The radiomics approach's light gradient boosting model gave 68.9% accuracy, 30.7% sensitivity, 89.5% specificity, and 0.63 AUROC. The CNN method achieved an AUROC of 0.58 over 20 epochs.

CONCLUSION

Radiomics outperformed CNN by 0.05 in terms of AUROC. This may be due to the more straightforward interpretability and clinical relevance of predefined radiomics features compared with the complex, abstract features learned by CNNs.

摘要

目的

多年来,2型糖尿病(T2DM)的患病率一直在稳步上升。我们旨在使用两种不同方法,通过乳房X光图像预测5年内T2DM的发生情况,并比较它们的性能。

方法

我们使用两种不同方法检查了312个样本,包括110个阳性病例(5年后发展为T2DM)和202个阴性病例(未发展为T2DM)。

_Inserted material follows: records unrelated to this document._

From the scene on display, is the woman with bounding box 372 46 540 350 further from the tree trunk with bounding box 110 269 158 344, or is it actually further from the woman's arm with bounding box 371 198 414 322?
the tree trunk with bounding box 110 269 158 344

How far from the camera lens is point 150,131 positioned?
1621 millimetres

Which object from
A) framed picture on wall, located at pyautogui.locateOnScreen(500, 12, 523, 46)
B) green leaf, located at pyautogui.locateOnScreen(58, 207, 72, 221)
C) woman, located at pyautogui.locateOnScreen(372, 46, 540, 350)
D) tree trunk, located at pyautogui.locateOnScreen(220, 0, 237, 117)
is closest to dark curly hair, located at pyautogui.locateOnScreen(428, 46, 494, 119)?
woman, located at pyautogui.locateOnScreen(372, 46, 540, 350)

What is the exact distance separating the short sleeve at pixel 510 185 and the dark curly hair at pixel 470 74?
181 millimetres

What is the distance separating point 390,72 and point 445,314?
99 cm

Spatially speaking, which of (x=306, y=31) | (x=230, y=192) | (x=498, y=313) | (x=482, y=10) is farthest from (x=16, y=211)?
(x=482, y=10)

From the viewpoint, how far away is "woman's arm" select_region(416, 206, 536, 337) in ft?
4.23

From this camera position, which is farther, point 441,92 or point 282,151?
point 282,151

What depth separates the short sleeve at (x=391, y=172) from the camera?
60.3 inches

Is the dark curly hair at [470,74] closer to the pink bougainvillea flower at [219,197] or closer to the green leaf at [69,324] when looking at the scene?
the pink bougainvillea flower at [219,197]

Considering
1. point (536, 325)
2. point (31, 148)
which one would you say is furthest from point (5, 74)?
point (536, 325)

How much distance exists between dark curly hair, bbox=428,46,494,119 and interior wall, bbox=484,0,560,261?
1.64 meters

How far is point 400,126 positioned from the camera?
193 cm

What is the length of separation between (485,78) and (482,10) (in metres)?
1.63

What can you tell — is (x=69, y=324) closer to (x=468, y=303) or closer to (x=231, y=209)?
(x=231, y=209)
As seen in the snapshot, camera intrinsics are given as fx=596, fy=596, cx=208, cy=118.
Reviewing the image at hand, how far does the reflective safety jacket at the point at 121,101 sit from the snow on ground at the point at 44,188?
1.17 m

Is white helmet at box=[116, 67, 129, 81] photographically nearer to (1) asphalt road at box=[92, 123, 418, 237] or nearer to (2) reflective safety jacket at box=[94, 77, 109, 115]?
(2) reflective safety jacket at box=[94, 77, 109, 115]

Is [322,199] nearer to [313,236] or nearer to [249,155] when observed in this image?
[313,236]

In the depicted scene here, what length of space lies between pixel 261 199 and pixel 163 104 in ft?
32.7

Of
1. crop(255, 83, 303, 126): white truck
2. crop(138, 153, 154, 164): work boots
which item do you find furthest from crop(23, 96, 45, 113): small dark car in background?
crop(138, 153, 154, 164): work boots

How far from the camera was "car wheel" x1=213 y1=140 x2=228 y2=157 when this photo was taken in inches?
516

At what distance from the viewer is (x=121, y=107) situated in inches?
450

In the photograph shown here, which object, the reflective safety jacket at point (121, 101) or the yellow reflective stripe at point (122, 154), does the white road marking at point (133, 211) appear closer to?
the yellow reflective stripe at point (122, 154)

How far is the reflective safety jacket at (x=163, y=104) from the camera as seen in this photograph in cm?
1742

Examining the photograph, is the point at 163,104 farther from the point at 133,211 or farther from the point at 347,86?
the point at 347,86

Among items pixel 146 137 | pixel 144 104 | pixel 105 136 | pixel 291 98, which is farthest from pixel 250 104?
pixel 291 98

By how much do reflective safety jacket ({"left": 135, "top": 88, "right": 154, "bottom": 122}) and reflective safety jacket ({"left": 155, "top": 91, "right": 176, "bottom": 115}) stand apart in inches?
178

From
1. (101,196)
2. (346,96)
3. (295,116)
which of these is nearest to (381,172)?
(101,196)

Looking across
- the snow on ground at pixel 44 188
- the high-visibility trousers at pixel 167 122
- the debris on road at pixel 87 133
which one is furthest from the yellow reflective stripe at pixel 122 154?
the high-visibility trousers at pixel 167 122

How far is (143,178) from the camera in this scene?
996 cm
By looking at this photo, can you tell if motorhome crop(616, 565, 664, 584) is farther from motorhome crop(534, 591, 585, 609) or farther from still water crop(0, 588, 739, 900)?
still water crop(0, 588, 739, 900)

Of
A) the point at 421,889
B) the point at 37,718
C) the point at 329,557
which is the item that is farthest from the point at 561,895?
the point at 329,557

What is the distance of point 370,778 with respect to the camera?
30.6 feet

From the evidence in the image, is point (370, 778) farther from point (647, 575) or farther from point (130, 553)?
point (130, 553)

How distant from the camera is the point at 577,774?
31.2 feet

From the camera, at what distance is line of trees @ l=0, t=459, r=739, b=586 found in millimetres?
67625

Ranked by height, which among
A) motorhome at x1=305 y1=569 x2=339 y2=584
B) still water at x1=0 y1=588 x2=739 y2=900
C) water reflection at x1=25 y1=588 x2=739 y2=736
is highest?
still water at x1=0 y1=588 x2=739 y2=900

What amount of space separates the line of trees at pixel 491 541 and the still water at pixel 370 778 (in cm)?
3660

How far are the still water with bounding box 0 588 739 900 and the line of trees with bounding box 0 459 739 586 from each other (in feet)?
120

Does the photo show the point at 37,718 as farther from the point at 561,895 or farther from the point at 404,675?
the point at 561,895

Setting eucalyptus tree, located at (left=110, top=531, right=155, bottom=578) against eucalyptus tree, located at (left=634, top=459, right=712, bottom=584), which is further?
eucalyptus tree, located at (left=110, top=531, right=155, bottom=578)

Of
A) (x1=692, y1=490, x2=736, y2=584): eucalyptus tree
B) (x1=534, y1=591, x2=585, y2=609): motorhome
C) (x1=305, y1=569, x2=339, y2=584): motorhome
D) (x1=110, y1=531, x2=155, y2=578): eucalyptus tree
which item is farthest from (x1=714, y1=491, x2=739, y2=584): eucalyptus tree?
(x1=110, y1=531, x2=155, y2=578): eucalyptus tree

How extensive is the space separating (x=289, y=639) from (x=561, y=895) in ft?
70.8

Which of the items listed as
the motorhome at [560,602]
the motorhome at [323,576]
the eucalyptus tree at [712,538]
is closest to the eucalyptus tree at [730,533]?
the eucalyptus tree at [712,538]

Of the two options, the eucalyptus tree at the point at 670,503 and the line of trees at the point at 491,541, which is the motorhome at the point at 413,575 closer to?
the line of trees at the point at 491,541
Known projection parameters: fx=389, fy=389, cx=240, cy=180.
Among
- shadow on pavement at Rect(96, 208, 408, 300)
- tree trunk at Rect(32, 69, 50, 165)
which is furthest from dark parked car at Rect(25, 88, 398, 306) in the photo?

在第一种基于放射组学的方法中,我们利用了放射组学特征和机器学习(ML)算法。选择整个乳房区域作为提取放射组学特征的感兴趣区域。然后,创建一个二元乳房图像,从中提取668个特征,并使用各种ML算法进行分析。在第二种方法中,将具有修改后的ResNet架构和各种内核大小的复杂卷积神经网络(CNN)应用于原始乳房X光图像以进行预测任务。对A部分和B部分都进行了嵌套分层五折交叉验证,以计算准确率、灵敏度、特异性和受试者工作特征曲线下面积(AUROC)。还进行了超参数调整,以提高模型的性能和可靠性。

结果

放射组学方法的轻梯度提升模型的准确率为68.9%,灵敏度为30.7%,特异性为89.5%,AUROC为0.63。CNN方法在20个轮次中的AUROC为0.58。

结论

在AUROC方面,放射组学比CNN高出0.05。这可能是因为与CNN学习的复杂抽象特征相比,预定义放射组学特征的解释性更直接且与临床相关性更强。